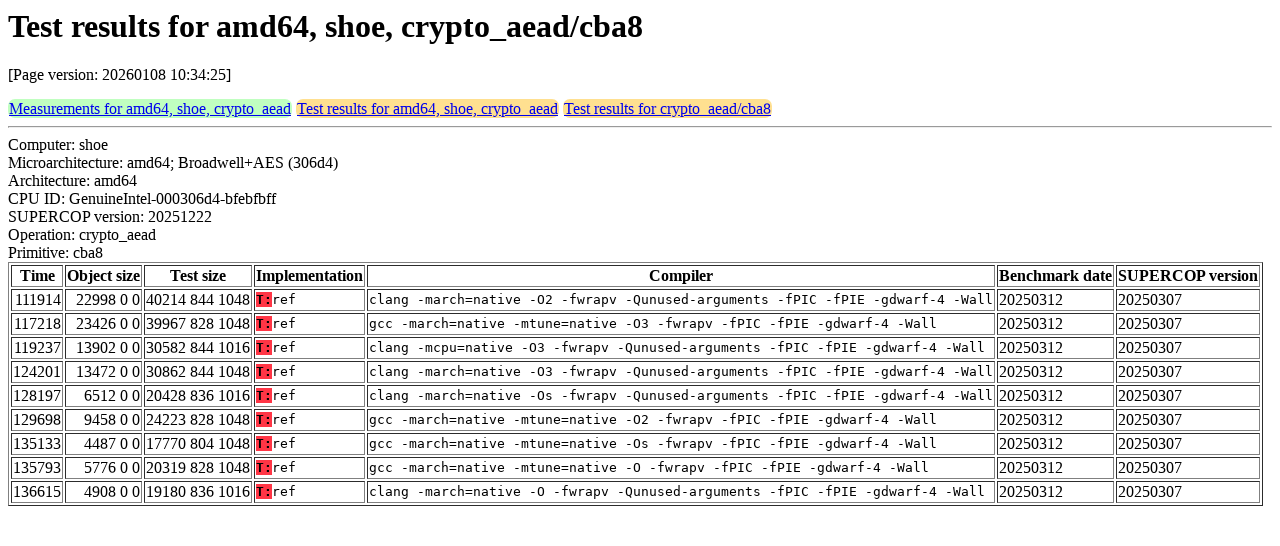

--- FILE ---
content_type: text/html
request_url: http://bench.cr.yp.to/web-impl/amd64-shoe-crypto_aead-cba8.html
body_size: 3826
content:
<html>
<head>
<meta http-equiv="content-type" content="text/html; charset=utf-8">
<meta name="viewport" content="width=device-width, initial-scale=1">
<style type="text/css">
.C{display:inline-block;font-weight:bold;color:#000000;background-color:#ff9900}
.T{display:inline-block;font-weight:bold;color:#000000;background-color:#ff3545}
.measurements{padding:1px;border-radius:7px;background-color:#c0ffc0}
.testresults{padding:1px;border-radius:7px;background-color:#ffe090}
</style>
</head>
<body>
<h1>Test results for amd64, shoe, crypto_aead/cba8</h1>
<p>[Page version: 20260108 10:34:25]</p>
<span class=measurements><a href="../results-aead/amd64-shoe.html">Measurements for amd64, shoe, crypto_aead</a></span>
<span class=testresults><a href="amd64-shoe-crypto_aead.html">Test results for amd64, shoe, crypto_aead</a></span>
<span class=testresults><a href="../impl-aead/cba8.html">Test results for crypto_aead/cba8</a></span>
<hr>
Computer: shoe<br>
Microarchitecture: amd64; Broadwell+AES (306d4)<br>
Architecture: amd64<br>
CPU ID: GenuineIntel-000306d4-bfebfbff <br>
SUPERCOP version: 20251222<br>
Operation: crypto_aead<br>
Primitive: cba8<br>
<table border>
<tr><th>Time</th><th>Object size</th><th>Test size</th><th>Implementation</th><th>Compiler</th><th>Benchmark date</th><th>SUPERCOP version</th></tr>
<tr><td align=right>111914</td><td align=right>22998 0 0</td><td align=right>40214 844 1048</td><td><tt><span class=T>T:</span>ref</tt></td><td><tt>clang -march=native -O2 -fwrapv -Qunused-arguments -fPIC -fPIE -gdwarf-4 -Wall</tt></td><td>20250312</td><td>20250307</td></tr>
<tr><td align=right>117218</td><td align=right>23426 0 0</td><td align=right>39967 828 1048</td><td><tt><span class=T>T:</span>ref</tt></td><td><tt>gcc -march=native -mtune=native -O3 -fwrapv -fPIC -fPIE -gdwarf-4 -Wall</tt></td><td>20250312</td><td>20250307</td></tr>
<tr><td align=right>119237</td><td align=right>13902 0 0</td><td align=right>30582 844 1016</td><td><tt><span class=T>T:</span>ref</tt></td><td><tt>clang -mcpu=native -O3 -fwrapv -Qunused-arguments -fPIC -fPIE -gdwarf-4 -Wall</tt></td><td>20250312</td><td>20250307</td></tr>
<tr><td align=right>124201</td><td align=right>13472 0 0</td><td align=right>30862 844 1048</td><td><tt><span class=T>T:</span>ref</tt></td><td><tt>clang -march=native -O3 -fwrapv -Qunused-arguments -fPIC -fPIE -gdwarf-4 -Wall</tt></td><td>20250312</td><td>20250307</td></tr>
<tr><td align=right>128197</td><td align=right>6512 0 0</td><td align=right>20428 836 1016</td><td><tt><span class=T>T:</span>ref</tt></td><td><tt>clang -march=native -Os -fwrapv -Qunused-arguments -fPIC -fPIE -gdwarf-4 -Wall</tt></td><td>20250312</td><td>20250307</td></tr>
<tr><td align=right>129698</td><td align=right>9458 0 0</td><td align=right>24223 828 1048</td><td><tt><span class=T>T:</span>ref</tt></td><td><tt>gcc -march=native -mtune=native -O2 -fwrapv -fPIC -fPIE -gdwarf-4 -Wall</tt></td><td>20250312</td><td>20250307</td></tr>
<tr><td align=right>135133</td><td align=right>4487 0 0</td><td align=right>17770 804 1048</td><td><tt><span class=T>T:</span>ref</tt></td><td><tt>gcc -march=native -mtune=native -Os -fwrapv -fPIC -fPIE -gdwarf-4 -Wall</tt></td><td>20250312</td><td>20250307</td></tr>
<tr><td align=right>135793</td><td align=right>5776 0 0</td><td align=right>20319 828 1048</td><td><tt><span class=T>T:</span>ref</tt></td><td><tt>gcc -march=native -mtune=native -O -fwrapv -fPIC -fPIE -gdwarf-4 -Wall</tt></td><td>20250312</td><td>20250307</td></tr>
<tr><td align=right>136615</td><td align=right>4908 0 0</td><td align=right>19180 836 1016</td><td><tt><span class=T>T:</span>ref</tt></td><td><tt>clang -march=native -O -fwrapv -Qunused-arguments -fPIC -fPIE -gdwarf-4 -Wall</tt></td><td>20250312</td><td>20250307</td></tr>
</table>
</body>
</html>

**The problem:**
In the records above, tally the lines where the word "background" appears, and give the number and nothing else.

**Answer to this exercise:**
4